Released as a single on The Unforgettable Fire, “Pride (In the Name of Love)” is a mesmeric work of rock poetry absorbing the tensions and frustrations of the civil rights movement. Deep in the song, Bono recounts the day of his assassination (“Shot rings out in the Memphis sky, Free at last, they took your life”), although one of the pieces of detail was incorrect (“Early morning, April 4”). Who cares if it was in the morning or evening. What matters most is that we remember the dreamer came in the name of love. Three different concept videos were made for the song, but U2’s live performance of the song in their Rattle and Hum bio-pic motion picture (seen above) using black and white cinematography is probably the most compelling.
‘We Shall Overcome”
Although recorded in 2006 on the [Bob] Seeger Sessions LP, the Boss used the familiar song – once used on American soil in the war against civil injustice – to spread hope to a hurting, impoverished nation of Haiti after a 5.0 earthquake ravished the entire island killing hundreds and wounding thousands in 2010. Bruce Springsteen revived the song during a all-star telethon. Springsteen, in a mellow and intimate acoustic setting, turns the song into a sincere prayer of devotion.
“Man In the Mirror”
Michael Jackson knew the best way to combat the spirit of racism was to come up with some lyrical formation that would allow listeners to question themselves. With the help of Siedah Garrett, his strategy worked when he recorded “Man In the Mirror” on his 1988 Bad LP. He sings of the change beginning with ourselves (“If you wanna make the world a better place/Take a look at yourself and then make a change”) and, during the last minutes, summons the presence of an angelic gospel choir to take the song into the heavens.

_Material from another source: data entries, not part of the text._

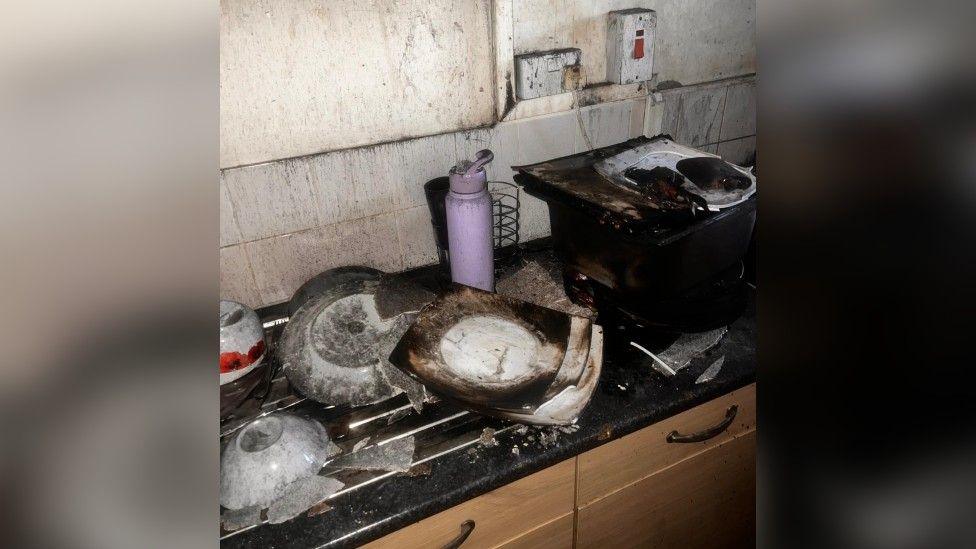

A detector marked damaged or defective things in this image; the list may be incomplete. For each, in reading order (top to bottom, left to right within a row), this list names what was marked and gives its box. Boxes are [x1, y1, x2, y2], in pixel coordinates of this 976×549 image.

burnt wall socket [516, 48, 584, 100]
burnt wall socket [608, 7, 660, 85]
burnt appliance [516, 135, 760, 332]
charred air fryer [516, 136, 760, 334]
broken ceramic shard [274, 268, 428, 406]
burnt plate [282, 270, 420, 406]
burnt plate [388, 284, 572, 408]
broken ceramic shard [219, 416, 338, 510]
broken ceramic shard [264, 476, 346, 524]
broken ceramic shard [328, 436, 416, 470]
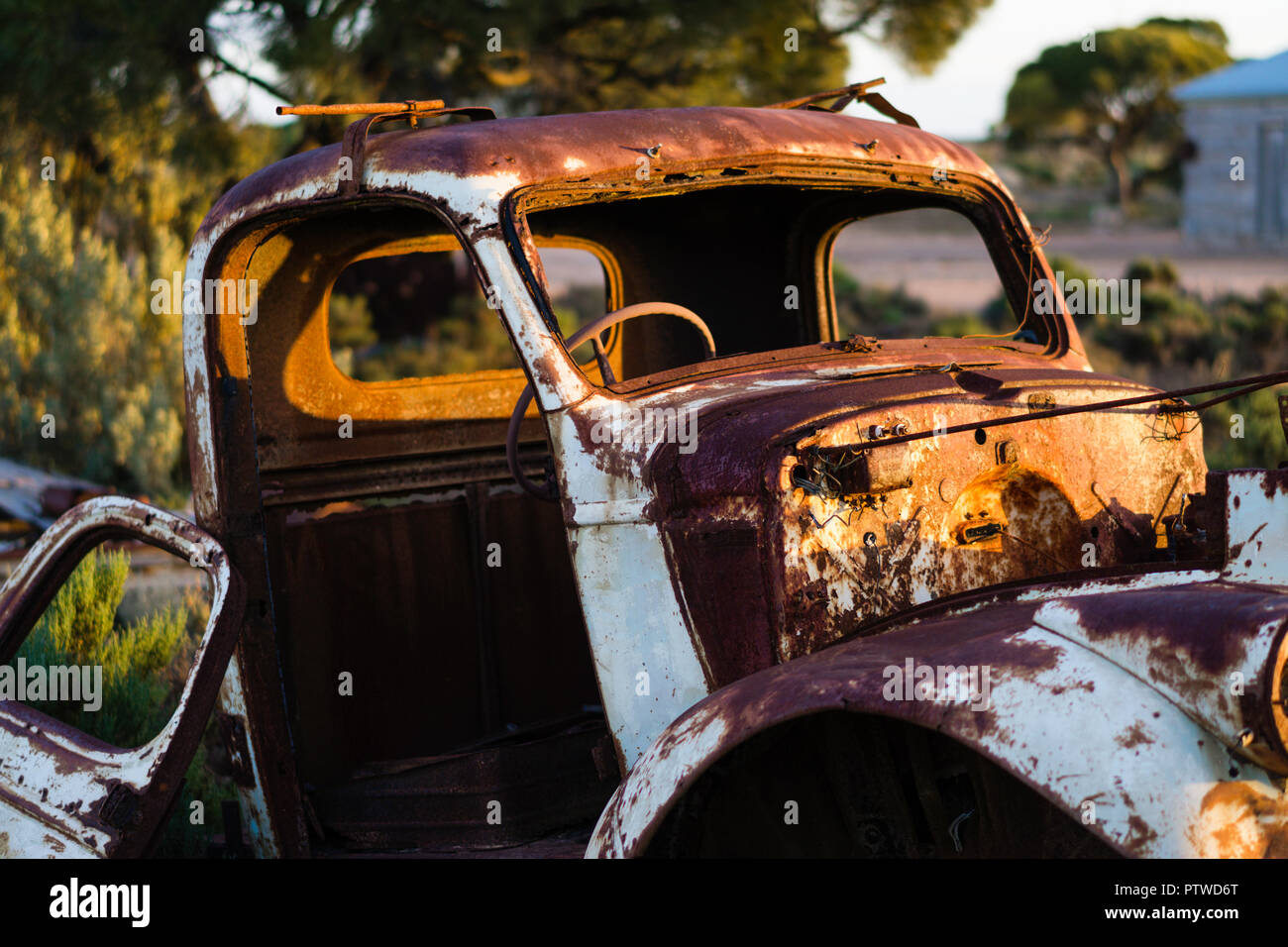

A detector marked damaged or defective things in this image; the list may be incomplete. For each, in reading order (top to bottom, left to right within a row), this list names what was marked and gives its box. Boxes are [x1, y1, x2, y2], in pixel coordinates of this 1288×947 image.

rusted metal roof [195, 106, 1004, 241]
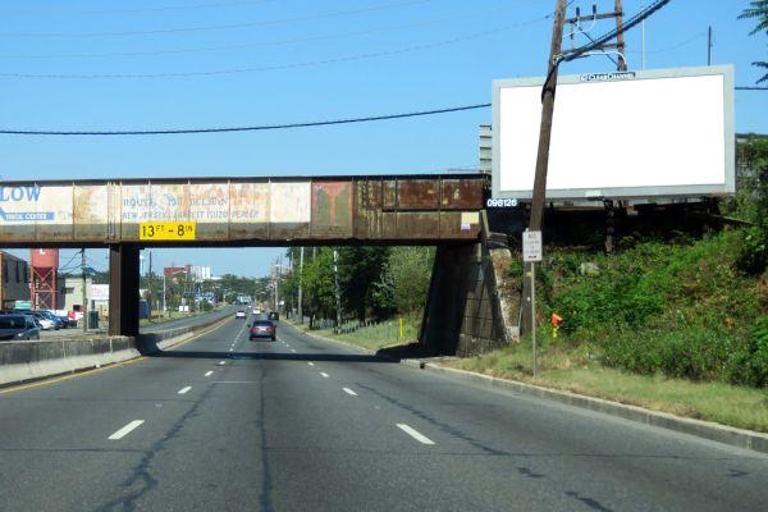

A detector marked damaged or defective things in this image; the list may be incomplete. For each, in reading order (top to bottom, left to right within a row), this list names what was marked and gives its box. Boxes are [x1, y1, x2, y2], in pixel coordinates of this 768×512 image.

Stevie Wonder remained on the frontline in the campaign to make Dr. King’s birthday a national holiday. With his social activist bootstraps on, he questioned those in the state of Arizona that were infuriated with the idea of recognizing Dr. King’s birthday (“You know it doesn’t make much sense/There oughta be a law against anyone who takes offense at a day in your celebration”). Thirty years since Wonder recorded “Happy Birthday” for his Hotter Than July LP, Arizona still hasn’t changed much. But on November 2, 1983, Wonder and the rest of the world were able to witness U.S. president Ronald Reagan signing a bill acknowledging the third Monday in January as a U.S. federal holiday. And today we sing: “Happy birthday to ya…happy birthday.”